“Brandeis: Free Speech Critical to Preservation of Democracy”
October 4, 2023
In response to previous columns about the appointment, importance, and influence of Justice Louis Brandeis, an enthusiastic reader has asked a most welcome question about the jurist’s contributions to the Supreme Court’s development of the law governing freedom of speech.
In Whitney v. California (1927), Justice Brandeis penned what most scholars agree was one of the most eloquent and powerful defenses of freedom of expression in Anglo-American legal history. His opinion draws upon the aims of those who declared America’s independence, drafted the Constitution and the Bill of Rights, and fought to preserve and protect independent thought from arbitrary governmental action. As a philosophical matter, Brandeis, like other great champions of freedom of speech, believed freedom of expression critical to democracy and integral to human self-fulfillment.
As the Court was poised to consider the Whitney case, the law governing free speech hinged on the meaning and application of the “clear and present danger test,” conceived by Justice Oliver Wendell Holmes in his 9-0 opinion for the Court in 1919, in Schenck v. United States. Holmes began with the presumption that the freedom of speech is not an absolute right, but rather subject to congressional regulations in the name of providing for the common defense.
Congressional authority is sweeping, of course, but the question of the limits of its authority arises, Holmes noted, when it conflicts with speech. The matter of resolving governmental authority v. freedom of speech, in Schenck’s case, involved speech that criticized the government’s conduct of World War I. The case turned on whether the speech posed a “clear and present danger” to the United States.
The parameters of the clear and present danger were not spelled out in Justice Holmes’s opinion for the Court, leaving Justices to contemplate questions about the severity of the danger—minimal or great—and the immediacy—imminent or remote—of the danger.
Brandeis spent the years between Schenck and Whitney contemplating these questions and searching for a reasonable rule.
In 1927, Anita Whitney had helped to create the Communist Labor Party of California. She was convicted of membership in an organization advocating “criminal syndicalism,” a term that was applied to radical groups, and she was sentenced to one to 14 years in the San Quentin penitentiary. Some members of the organization, but not Whitney, had engaged in violent acts, which drew the attention of state officials, who moved to prosecute its members. When the case arrived at the Supreme Court, Justice Brandeis lamented the fact that Whitney’s attorney had not challenged the statute under a mere membership v. violent action distinction, but he could not help Whitney.
Brandeis’s magnificent concurring opinion read in part: “Those who won our independence . . . believed liberty to be the secret of happiness and courage to be the secret of liberty. They believed that freedom to think as you will and to speak as you think are means indispensable to the discovery and spread of political truth; that without free speech and assembly, discussion would be futile; that with them, discussion affords ordinarily adequate protection against the dissemination of noxious doctrine; that the greatest menace to freedom is an inert people; that public discussion is a political duty; and that this should be a fundamental principle of the American government.”
In his opinion, Justice Brandeis reversed the presumption of governmental authority to regulate speech and, instead, emphasized the necessary freedom to speak, that is, the importance of protecting the free flow of discussion, subjecting it to carefully proscribed limits.
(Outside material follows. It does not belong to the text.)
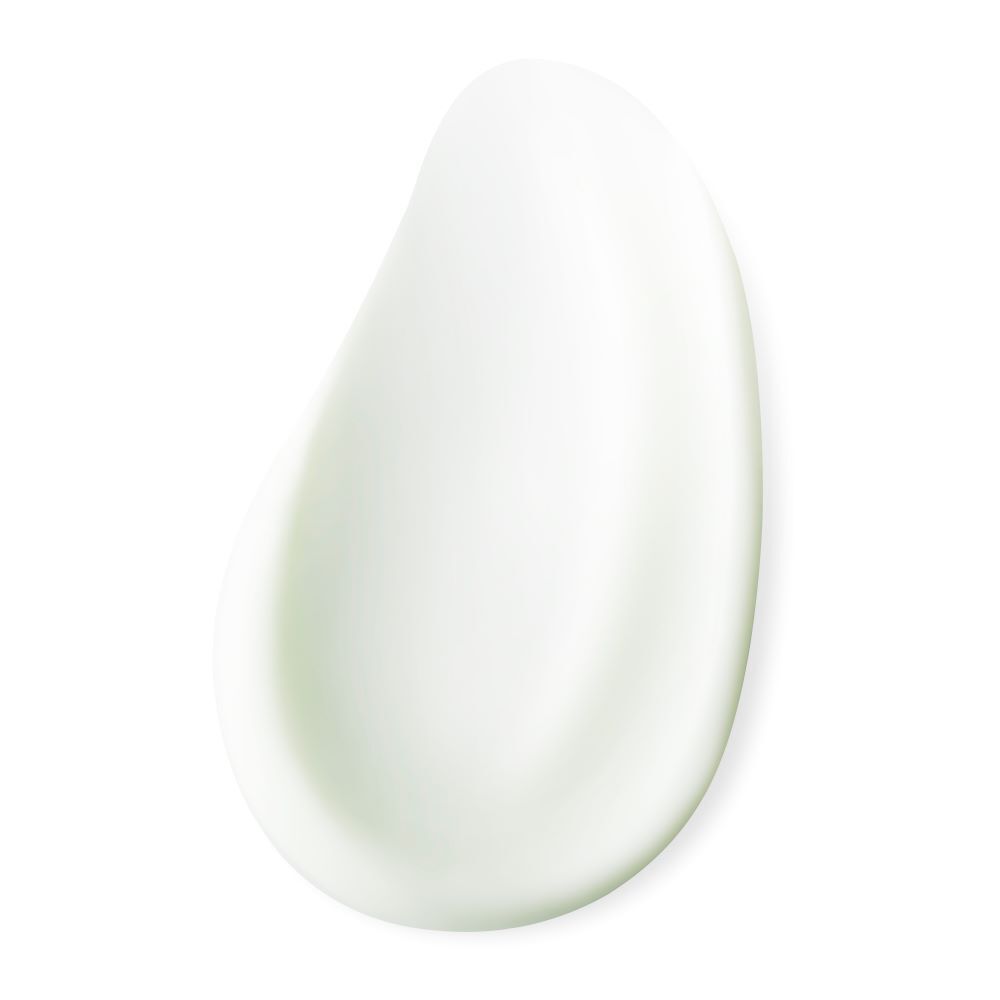 Aquasource Creme Hydratante Peaux Normales a Mixtes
He believed that speech should be protected unless the incitement to violence was likely and the violence apprehended was so imminent, that there was no time for “speech to counteract speech.” He wrote: “To courageous, self-reliant men, with confidence in the power of free and fearless reasoning applied through the processes of popular government, no danger flowing from speech can be deemed clear and present, unless the incidence of the evil apprehended is so imminent that it may befall before there is opportunity for full discussion. Such, in my opinion, is the command of the Constitution.”
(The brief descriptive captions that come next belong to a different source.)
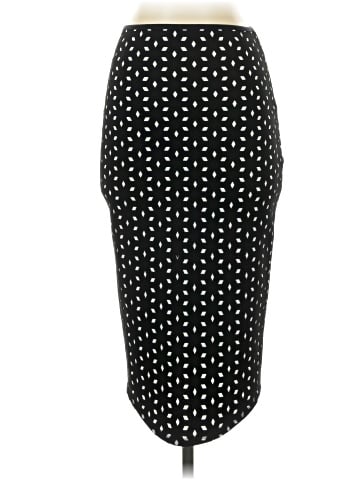 Bec & Bridge Casual Skirt (view 1)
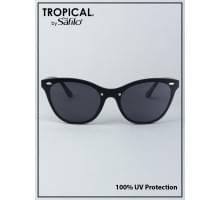Солнцезащитные очки TRP-16426928071 Черный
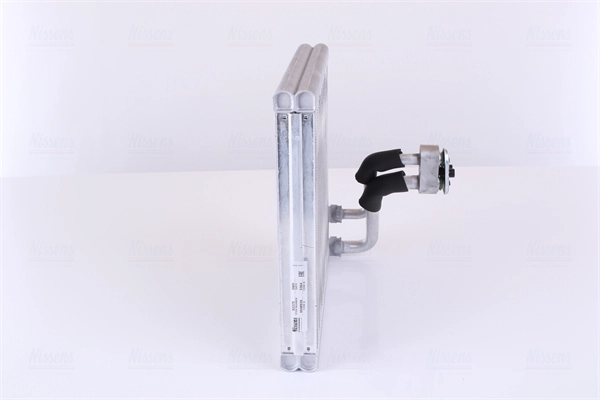 Comprar 92375 Nissens Evaporador de aire acondicionado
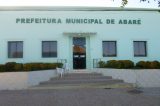 Município de abaré terá que reintegrar servidores concursados que haviam sido dispensados por prefeito em 2017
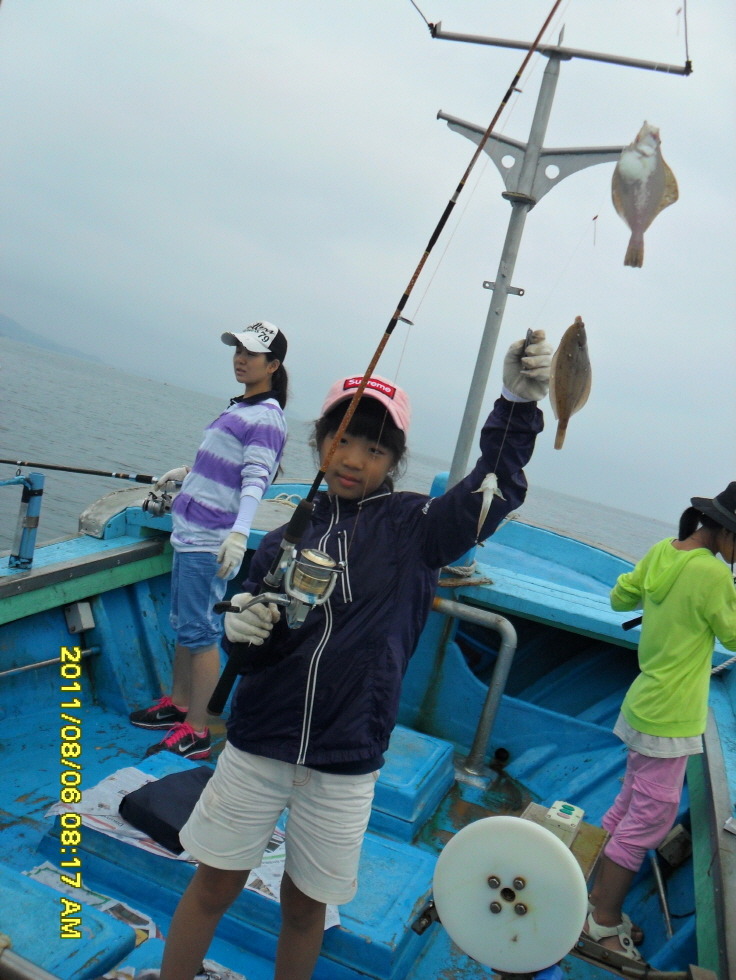 성복호 이미지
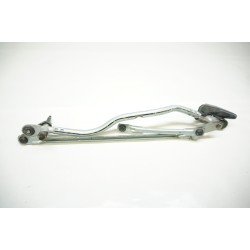 2009-2016 B8 AUDI A4 Windshield Wiper Linkage 8K1 955 023 D 2009-2016 B8 AUDI A4 Windshield Wiper Linkage 8K1 955 023 D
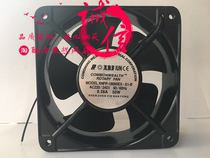 18CM 18CM 18060 220V 220V case cabinet axial blower radiating fan FP18060EX-S1-B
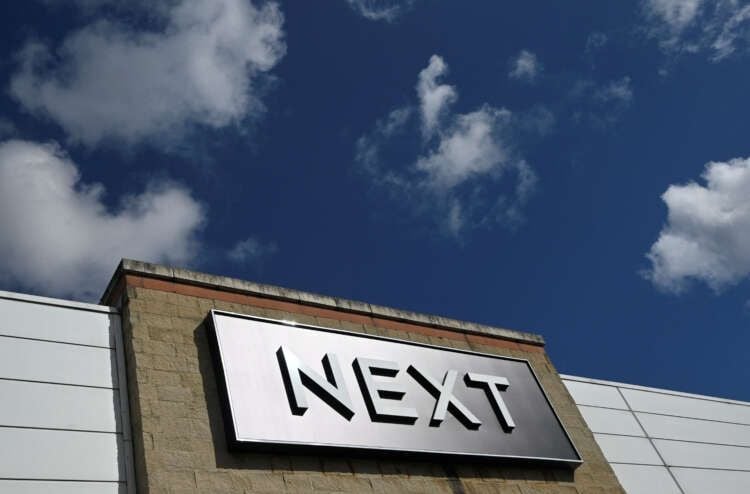 Featured image for article about Top Stories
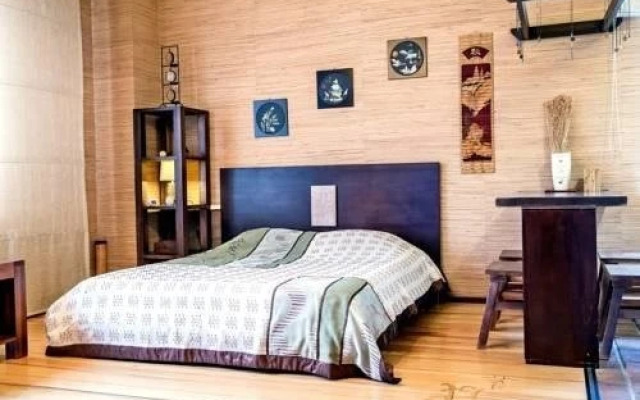 GoodApart на Тургенева 138/3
In sum, Brandeis’s stout defense of speech was bottomed on a belief that every democratic government must be subjected to constant examination by the electorate. As part of the cause of making ideas available to the citizenry, even speech that might tend to lead to disruption but was unlikely to result in “serious injury to the State” must be permitted. Most important, while harmful acts should be punished, speech itself should not. Justice Brandeis’s opinion in Whitney may well be the most memorable and forceful of all the opinions he wrote during his long tenure on the Court. His test for suppression of speech—serious, unlawful, and immediate harm—became the law of the land in 1969, in Brandenburg v. Ohio. In the years between Whitney and Brandenburg—punctuated by the fears of radicalism instilled by the Great Depression, the ravages and complexities of World War II, and McCarthyism and repression of Communism in the 1950s—the Court struggled with the question of the scope of free speech. By the end of the tumultuous 1960s, the Court recognized the wisdom in Justice Brandeis’s test for freedom of speech.